E’ una caratteristica dei nostri tempi quella di essere intolleranti alla sofferenza, di escludere o non saper riconoscere certi stati emotivi che diventano sintomi, percepiti come un qualcosa di estraneo a sé; è una caratteristica dei nostri tempi quella di ricercare (il paziente) e prescrivere (il medico) medicine che diano l’illusione di poter smettere di soffrire senza sforzi e soprattutto senza farsi carico dei propri problemi.

La nostra vita è un susseguirsi di relazioni in cui costruiamo e sviluppiamo un’identità che ha caratteristiche di continuità e coerenza. L’emergenza di un sintomo, è un tentativo di mantenere nel cambiamento, un senso di continuità. L’esperienza della discontinuità, cioè quando ci succede e reagiamo in un modo che non ci saremmo aspettati da noi stessi, è un’esperienza perturbante di cui è necessario ricostruire il significato.

Le emozioni che consideriamo negative, non vanno curate (che di solito significa eliminate), ma utilizzate per costruire un cambiamento.

Il problema che si verifica con l’uso di psicofarmaci è che questi vanno ad attenuare le emozioni sgradevoli (e/o i sintomi che ne derivano) e con queste a confondere il percorso di comprensione e consapevolezza. Mentre la psicoterapia lavora in senso opposto.

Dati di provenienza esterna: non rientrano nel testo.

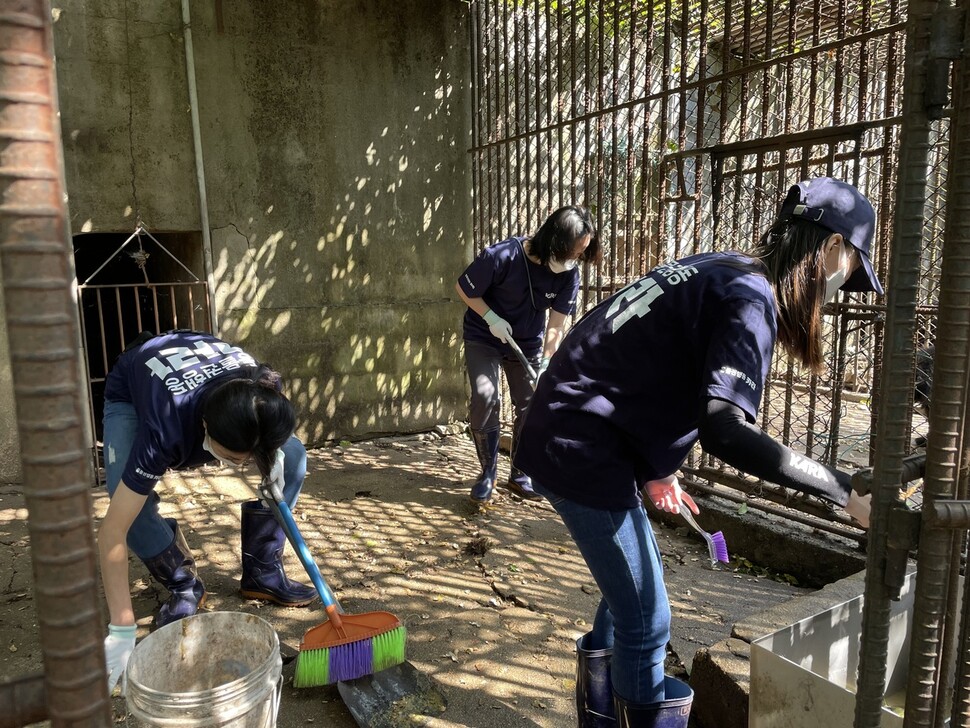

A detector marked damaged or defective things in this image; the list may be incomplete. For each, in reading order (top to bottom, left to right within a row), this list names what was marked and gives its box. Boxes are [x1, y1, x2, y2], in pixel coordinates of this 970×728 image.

rusty metal bar [0, 2, 111, 724]
cracked concrete wall [0, 1, 472, 484]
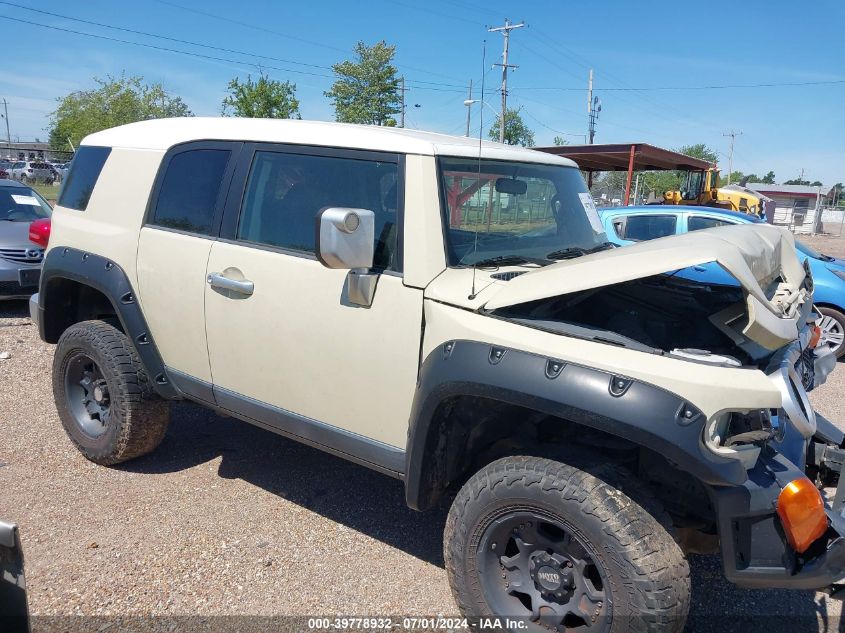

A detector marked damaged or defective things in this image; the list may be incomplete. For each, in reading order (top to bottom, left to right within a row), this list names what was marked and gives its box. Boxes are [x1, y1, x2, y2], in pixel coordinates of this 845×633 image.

Non voglio dire che la psicoterapia non abbia effetti collaterali, tutte le terapie comportano un rischio. Uno degli effetti collaterali di questa è la perdita di spontaneità verso se stessi e verso gli altri, non appena gli aspetti inconsapevoli entrano nella coscienza e diventano oggetto di attenzione. Per questo motivo si procede con cautela nell’intraprendere percorsi orientati ad aumentare la consapevolezza limitandosi alle aree che risultano critiche per la persona rispetto ai vissuti di sofferenza e al raggiungimento di obiettivi personali importanti.